Six songs from the episode are being released as singles: Celine Dion's "To Love You More" sung by Michele; The Script's "Hall of Fame" performed by Kevin McHale, Chord Overstreet, Artist, Jenner and Larsen; Zedd and Foxes' "Clarity" and Little Mix's "Wings", both performed by Sanchez; Icona Pop's "I Love It" performed by Morris, Jenna Ushkowitz, Newell and Tobin; and an original song with the same title as the episode, "All or Nothing", performed by Benoist and Criss.

==Reception==

===Ratings===
"All Or Nothing" was first broadcast on May 9, 2013 in the United States. It garnered a 2.0/6 Nielsen rating/share and received 5.92 million American during its initial airing. Viewership and ratings were up slightly from those of the previous episode, "Wonder-ful", which was watched by 5.19 million American viewers and acquired a 1.9/5 rating/share in the 18–49 demographic upon first airing.

===Critical response===
"All Or Nothing" received generally negative reviews from critics. Jessica Zaleski of Huffington Post wrote that the episode was "forgettable" and she said the episode just didn't measure up to the other finales of the series. Also she criticized the Will and Emma wedding plot and called it "boring and void of emotion" and she was concerned that Rachel's audition plot failed to have an end in the fourth season.

Brandon Nowalk of The A.V. Club graded the episode "C+" he said there's no wonder in the episode and that it feels "like just another episode" and it seems "unfinished". He said: "it's been a rocky, rewarding season limited mostly by its own reticence to move forward".

Rae Votta of Billboard wrote that the episode did not feel like a finale and called it "lackluster". She said that enjoyed the presence of Jessica Sanchez as Frida Romero, but considered it unfortunate that Sanchez did not have any lines or plot points, adding that the vocals of Sanchez are "astounding".

Lauren Hoffman of Vulture wrote that the episode had very strong moments and said that the episode felt "a little forced" due to the many plots in the episode, she also commented that the Brittany plot was more poignant than she would have expected it to be. She enjoyed the performance of "Clarity" by Frida Romero and the Hoosierdadies, and thought that New Directions winning the regionals was "just fine". She said that this season wasn't bad at all and it had some good episodes.

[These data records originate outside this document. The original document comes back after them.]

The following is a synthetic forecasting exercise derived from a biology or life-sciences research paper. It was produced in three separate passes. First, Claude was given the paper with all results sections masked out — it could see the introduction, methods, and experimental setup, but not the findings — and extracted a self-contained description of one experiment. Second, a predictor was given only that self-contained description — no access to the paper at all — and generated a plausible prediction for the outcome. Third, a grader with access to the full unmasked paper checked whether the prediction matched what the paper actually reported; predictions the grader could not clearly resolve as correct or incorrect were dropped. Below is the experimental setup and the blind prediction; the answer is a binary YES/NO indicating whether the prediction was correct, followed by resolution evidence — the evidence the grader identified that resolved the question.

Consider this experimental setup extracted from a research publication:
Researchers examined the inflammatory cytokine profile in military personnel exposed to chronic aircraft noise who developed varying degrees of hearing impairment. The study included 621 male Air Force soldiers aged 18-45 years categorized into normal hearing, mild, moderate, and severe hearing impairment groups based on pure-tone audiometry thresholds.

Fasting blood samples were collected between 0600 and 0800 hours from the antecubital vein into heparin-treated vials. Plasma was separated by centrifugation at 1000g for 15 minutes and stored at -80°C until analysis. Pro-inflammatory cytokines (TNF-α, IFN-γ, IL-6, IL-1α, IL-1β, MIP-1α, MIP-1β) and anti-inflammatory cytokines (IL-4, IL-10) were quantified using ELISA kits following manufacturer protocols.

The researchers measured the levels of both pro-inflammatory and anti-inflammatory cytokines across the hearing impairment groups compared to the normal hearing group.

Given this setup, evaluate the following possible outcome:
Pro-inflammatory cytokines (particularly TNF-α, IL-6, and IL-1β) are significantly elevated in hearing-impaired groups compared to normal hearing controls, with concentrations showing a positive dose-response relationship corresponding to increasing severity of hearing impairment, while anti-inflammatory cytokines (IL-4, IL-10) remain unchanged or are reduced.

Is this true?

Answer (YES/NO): NO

Mary Ann Sleasman of TV.com said that the episode was "predictable" and she said that Brittany's early admission in MIT plot was weak and very excessive, also she criticized the writers for not taking the time to show us how Schue and Emma patched up their broken relationship. She said: "Season 4 did work as a cohesive unit. It wasn't perfect, but a lot of that can be chalked up to the growing pains associated with figuring out how to switch back and forth between Lima and New York, figuring out what to do with the new students, and figuring out how to utilize the McKinley graduates without overshadowing the new faces—all of which, to be honest, still need some improvement. But season 4 was very much a transitional season, and when you look at it as such, the season did what it needed to do".